▶ [AIM OF THE TASK] Reproduce all the data, character for character.

[Saved entries]
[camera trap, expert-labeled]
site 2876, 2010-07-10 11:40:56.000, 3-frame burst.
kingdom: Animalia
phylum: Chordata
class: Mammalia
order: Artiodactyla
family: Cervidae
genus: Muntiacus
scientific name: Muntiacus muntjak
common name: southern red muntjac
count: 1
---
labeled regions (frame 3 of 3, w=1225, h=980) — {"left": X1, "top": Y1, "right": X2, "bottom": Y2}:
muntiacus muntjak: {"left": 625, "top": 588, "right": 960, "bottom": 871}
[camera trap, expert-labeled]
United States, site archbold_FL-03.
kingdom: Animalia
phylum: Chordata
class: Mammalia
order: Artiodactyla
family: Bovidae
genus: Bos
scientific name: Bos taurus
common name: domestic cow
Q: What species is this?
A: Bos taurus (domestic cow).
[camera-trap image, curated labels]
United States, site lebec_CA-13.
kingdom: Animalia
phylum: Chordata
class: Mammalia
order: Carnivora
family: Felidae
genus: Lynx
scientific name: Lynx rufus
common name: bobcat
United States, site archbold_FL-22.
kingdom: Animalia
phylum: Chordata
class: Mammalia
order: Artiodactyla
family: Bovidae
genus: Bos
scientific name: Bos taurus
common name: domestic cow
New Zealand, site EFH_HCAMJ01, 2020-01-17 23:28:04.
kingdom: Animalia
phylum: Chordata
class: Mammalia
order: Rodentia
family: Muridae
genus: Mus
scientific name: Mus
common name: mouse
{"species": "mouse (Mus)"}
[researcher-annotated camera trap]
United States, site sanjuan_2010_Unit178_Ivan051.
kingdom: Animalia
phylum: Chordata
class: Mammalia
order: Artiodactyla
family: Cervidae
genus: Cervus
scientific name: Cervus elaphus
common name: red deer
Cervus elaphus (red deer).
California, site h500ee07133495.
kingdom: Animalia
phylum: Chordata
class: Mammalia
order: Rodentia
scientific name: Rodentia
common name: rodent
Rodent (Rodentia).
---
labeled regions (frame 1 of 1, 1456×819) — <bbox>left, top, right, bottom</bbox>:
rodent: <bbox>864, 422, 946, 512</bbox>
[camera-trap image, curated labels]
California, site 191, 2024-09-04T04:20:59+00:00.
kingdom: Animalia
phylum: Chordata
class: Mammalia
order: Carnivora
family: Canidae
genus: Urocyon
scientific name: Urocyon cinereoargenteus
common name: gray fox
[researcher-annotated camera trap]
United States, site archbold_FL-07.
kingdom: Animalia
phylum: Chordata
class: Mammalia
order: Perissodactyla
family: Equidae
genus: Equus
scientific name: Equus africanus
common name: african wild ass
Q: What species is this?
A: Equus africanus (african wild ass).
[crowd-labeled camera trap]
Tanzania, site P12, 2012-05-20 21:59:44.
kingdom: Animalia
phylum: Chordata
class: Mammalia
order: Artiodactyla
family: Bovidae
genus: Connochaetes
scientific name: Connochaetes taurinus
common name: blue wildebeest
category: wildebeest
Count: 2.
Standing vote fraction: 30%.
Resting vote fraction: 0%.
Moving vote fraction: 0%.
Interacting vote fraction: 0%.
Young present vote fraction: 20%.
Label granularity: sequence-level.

▶ [TASK RESPONSE]
[camera trap, expert-labeled]
site 2876, 2010-07-10 11:40:56.000, 3-frame burst.
kingdom: Animalia
phylum: Chordata
class: Mammalia
order: Artiodactyla
family: Cervidae
genus: Muntiacus
scientific name: Muntiacus muntjak
common name: southern red muntjac
count: 1
---
labeled regions (frame 3 of 3, w=1225, h=980) — {"left": X1, "top": Y1, "right": X2, "bottom": Y2}:
muntiacus muntjak: {"left": 625, "top": 588, "right": 960, "bottom": 871}
[camera trap, expert-labeled]
United States, site archbold_FL-03.
kingdom: Animalia
phylum: Chordata
class: Mammalia
order: Artiodactyla
family: Bovidae
genus: Bos
scientific name: Bos taurus
common name: domestic cow
Q: What species is this?
A: Bos taurus (domestic cow).
[camera-trap image, curated labels]
United States, site lebec_CA-13.
kingdom: Animalia
phylum: Chordata
class: Mammalia
order: Carnivora
family: Felidae
genus: Lynx
scientific name: Lynx rufus
common name: bobcat
United States, site archbold_FL-22.
kingdom: Animalia
phylum: Chordata
class: Mammalia
order: Artiodactyla
family: Bovidae
genus: Bos
scientific name: Bos taurus
common name: domestic cow
New Zealand, site EFH_HCAMJ01, 2020-01-17 23:28:04.
kingdom: Animalia
phylum: Chordata
class: Mammalia
order: Rodentia
family: Muridae
genus: Mus
scientific name: Mus
common name: mouse
{"species": "mouse (Mus)"}
[researcher-annotated camera trap]
United States, site sanjuan_2010_Unit178_Ivan051.
kingdom: Animalia
phylum: Chordata
class: Mammalia
order: Artiodactyla
family: Cervidae
genus: Cervus
scientific name: Cervus elaphus
common name: red deer
Cervus elaphus (red deer).
California, site h500ee07133495.
kingdom: Animalia
phylum: Chordata
class: Mammalia
order: Rodentia
scientific name: Rodentia
common name: rodent
Rodent (Rodentia).
---
labeled regions (frame 1 of 1, 1456×819) — <bbox>left, top, right, bottom</bbox>:
rodent: <bbox>864, 422, 946, 512</bbox>
[camera-trap image, curated labels]
California, site 191, 2024-09-04T04:20:59+00:00.
kingdom: Animalia
phylum: Chordata
class: Mammalia
order: Carnivora
family: Canidae
genus: Urocyon
scientific name: Urocyon cinereoargenteus
common name: gray fox
[researcher-annotated camera trap]
United States, site archbold_FL-07.
kingdom: Animalia
phylum: Chordata
class: Mammalia
order: Perissodactyla
family: Equidae
genus: Equus
scientific name: Equus africanus
common name: african wild ass
Q: What species is this?
A: Equus africanus (african wild ass).
[crowd-labeled camera trap]
Tanzania, site P12, 2012-05-20 21:59:44.
kingdom: Animalia
phylum: Chordata
class: Mammalia
order: Artiodactyla
family: Bovidae
genus: Connochaetes
scientific name: Connochaetes taurinus
common name: blue wildebeest
category: wildebeest
Count: 2.
Standing vote fraction: 30%.
Resting vote fraction: 0%.
Moving vote fraction: 0%.
Interacting vote fraction: 0%.
Young present vote fraction: 20%.
Label granularity: sequence-level.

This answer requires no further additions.